Defending against autonomous threats is considered an essential part of future battlefield planning. On that front, Boeing recently upgraded its directed-energy weapon, the Compact Laser Weapon System (CLWS) for a U.S. Department of Defense (DoD) customer. The upgrades include increased beam power and reliability for situations involving growing numbers of larger unmanned aerial vehicles (UAVs) on the battlefield.
Kurt Sorenson, Boeing program manager for CLWS, explains, "The upgraded units will provide warfighters with enhanced protection against larger and more numerous hostile unmanned aircraft systems. They will also enable them to defeat threats more quickly and efficiently." The CLWS has proven successful against UAVs in numerous exercises requiring target acquisition and tracking of multiple moving miniature aircraft.
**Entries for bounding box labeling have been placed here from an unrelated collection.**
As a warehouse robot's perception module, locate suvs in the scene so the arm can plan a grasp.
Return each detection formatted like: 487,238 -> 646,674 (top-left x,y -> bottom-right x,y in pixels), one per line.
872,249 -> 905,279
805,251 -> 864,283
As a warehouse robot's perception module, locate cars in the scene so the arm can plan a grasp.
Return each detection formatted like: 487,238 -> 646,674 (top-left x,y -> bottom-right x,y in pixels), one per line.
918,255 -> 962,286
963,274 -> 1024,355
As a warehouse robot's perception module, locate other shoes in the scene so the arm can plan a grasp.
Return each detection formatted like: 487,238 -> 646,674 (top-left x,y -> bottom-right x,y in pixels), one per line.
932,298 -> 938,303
Intelligent Countermeasures
One aspect of learning to fight alongside smart weapons is effective integration within a working battlespace and not discarding current systems for the sake of “more intelligent” ones. The Smart D2 system from BAE Systems is an automated threat-management system designed for integration into current and future ECM systems. It provides AI, secure communications, and automation in the form of core components such as a programmer, sequencer, and dispenser. The programmer features a regularly updated database of threats and can identify optimum payloads, quantities, and dispensing intervals of weapons used for each ECM response.
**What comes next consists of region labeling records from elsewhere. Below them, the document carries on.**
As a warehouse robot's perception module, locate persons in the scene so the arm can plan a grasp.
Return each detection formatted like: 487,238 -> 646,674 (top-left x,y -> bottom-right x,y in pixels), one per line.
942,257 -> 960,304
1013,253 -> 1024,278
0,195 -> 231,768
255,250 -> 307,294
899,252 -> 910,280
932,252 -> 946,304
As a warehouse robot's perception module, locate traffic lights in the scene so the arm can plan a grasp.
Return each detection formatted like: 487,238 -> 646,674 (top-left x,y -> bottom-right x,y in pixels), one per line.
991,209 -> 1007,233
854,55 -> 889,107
The Smart D2 system incorporates NATO’s standard Smart Stores Communication Interface (SSCI) for communication between dispenser system and smart ECM systems, and provides two-way communication of mission-critical information for human pilots to make their own decisions about appropriate ECM responses (Fig. 3). A Smart D2 System can be integrated into an aircraft’s ALE-47 Airborne Countermeasures Dispenser System. Instead of replacing an ALE-47 system, its main elements are swapped out for Smart D2 elements.
On the ground, the U.S. Army Research Laboratory recently expanded its Robotics Research Collaborative Campus (R2C2) north of Baltimore, Md. to evaluate unmanned ground vehicles (UGVs) and terrestrial smart weapons. The Aberdeen Proving Ground uses about 200 acres for testing of ground-based systems (Fig. 4) and simulation of battlefield conditions for the use of AI-driven robotics systems.
The in-field testing follows computer-based simulations of UGVs, providing test data based on a realistic operating environment. Both hardware and software, such as the ARL Autonomy Stack of algorithms, can be checked in the outdoor laboratory to evaluate such effects as frequency and erratic terrain changes and large obstructions. The test results help develop ML solutions for future performance improvements in the UGVs.
Thinking machines and smart weapons may be some years away from sharing a battlefield with human combatants. Nonetheless, major defense organizations such as DARPA and the DoD are committed to the development of weapons leveraging AI and ML technologies capable of sharing with decision-making processes in data-dense environments.
The growing use of small UAVs or drones, for example, can create extremely hazardous operating environments where human warriors with conventional weapons lack the necessary firepower to defend against swarms or hordes of robotic adversaries. A generation of human warriors raised on video games may find that reality is starting to resemble those games.